Now, you've probably been started off from the basic =~
matcher.
(=~) ::
( RegexMaker Regex CompOption ExecOption source
, RegexContext Regex source1 target )
=> source1 -> source -> target
(=~~) ::
( RegexMaker Regex CompOption ExecOption source
, RegexContext Regex source1 target, Monad m )
=> source1 -> source -> m target
To use =~
, there must exist an instance of RegexMaker ...
for the LHS, and RegexContext ...
for the RHS and result.
class RegexOptions regex compOpt execOpt | ...

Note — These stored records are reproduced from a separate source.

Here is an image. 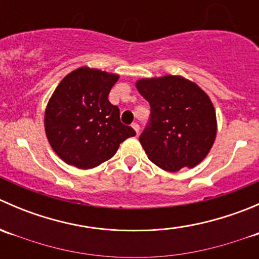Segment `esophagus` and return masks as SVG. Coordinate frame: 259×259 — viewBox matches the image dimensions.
Returning a JSON list of instances; mask_svg holds the SVG:
<instances>
[{
  "label": "esophagus",
  "instance_id": "34e87169",
  "mask_svg": "<svg viewBox=\"0 0 259 259\" xmlns=\"http://www.w3.org/2000/svg\"><path fill=\"white\" fill-rule=\"evenodd\" d=\"M132 127L135 130V133H137V134H139V129H140V127H139V125L137 124V122L132 124Z\"/></svg>",
  "mask_w": 259,
  "mask_h": 259
}]
</instances>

| regex -> compOpt execOpt
, compOpt -> regex execOpt
, execOpt -> regex compOpt
class RegexOptions regex compOpt execOpt
=> RegexMaker regex compOpt execOpt source
| regex -> compOpt execOpt
, compOpt -> regex execOpt
, execOpt -> regex compOpt
where
makeRegex :: source -> regex
makeRegexOpts :: compOpt -> execOpt -> source -> regex
A valid instance of all these classes (for example, regex=Regex
, compOpt=CompOption
, execOpt=ExecOption
, and source=String
) means it's possible to compile a regex
with compOpt,execOpt
options from some form source
. (Also, given some regex
type, there is exactly one compOpt,execOpt
set that goes along with it. Lots of different source
types are okay, though.)
class Extract source
class Extract source
=> RegexLike regex source
class RegexLike regex source
=> RegexContext regex source target
where
match :: regex -> source -> target
matchM :: Monad m => regex -> source -> m target
A valid instance of all these classes (for example, regex=Regex
, source=String
, target=Bool
) means it's possible to match a source
and a regex
to yield a target
. (Other valid target
s given these specific regex
and source
are Int
, MatchResult String
, MatchArray
, etc.)
Put these together and it's pretty obvious that =~
and =~~
are simply convenience functions
source1 =~ source
= match (makeRegex source) source1
source1 =~~ source
= matchM (makeRegex source) source1
and also that =~
and =~~
leave no room to pass various options to makeRegexOpts
.
You could make your own
(=~+) ::
( RegexMaker regex compOpt execOpt source
, RegexContext regex source1 target )
=> source1 -> (source, compOpt, execOpt) -> target
source1 =~+ (source, compOpt, execOpt)
= match (makeRegexOpts compOpt execOpt source) source1
(=~~+) ::
( RegexMaker regex compOpt execOpt source
, RegexContext regex source1 target, Monad m )
=> source1 -> (source, compOpt, execOpt) -> m target
source1 =~~+ (source, compOpt, execOpt)
= matchM (makeRegexOpts compOpt execOpt source) source1
which could be used like
"string" =~+ ("regex", CompCaseless + compUTF8, execBlank) :: Bool
or overwrite =~
and =~~
with methods which can accept options
import Text.Regex.PCRE hiding ((=~), (=~~))
class RegexSourceLike regex source
where
makeRegexWith source :: source -> regex
instance RegexMaker regex compOpt execOpt source
=> RegexSourceLike regex source
where
makeRegexWith = makeRegex
instance RegexMaker regex compOpt execOpt source
=> RegexSourceLike regex (source, compOpt, execOpt)
where
makeRegexWith (source, compOpt, execOpt)
= makeRegexOpts compOpt execOpt source
source1 =~ source
= match (makeRegexWith source) source1
source1 =~~ source
= matchM (makeRegexWith source) source1
or you could just use match
, makeRegexOpts
, etc. directly where needed.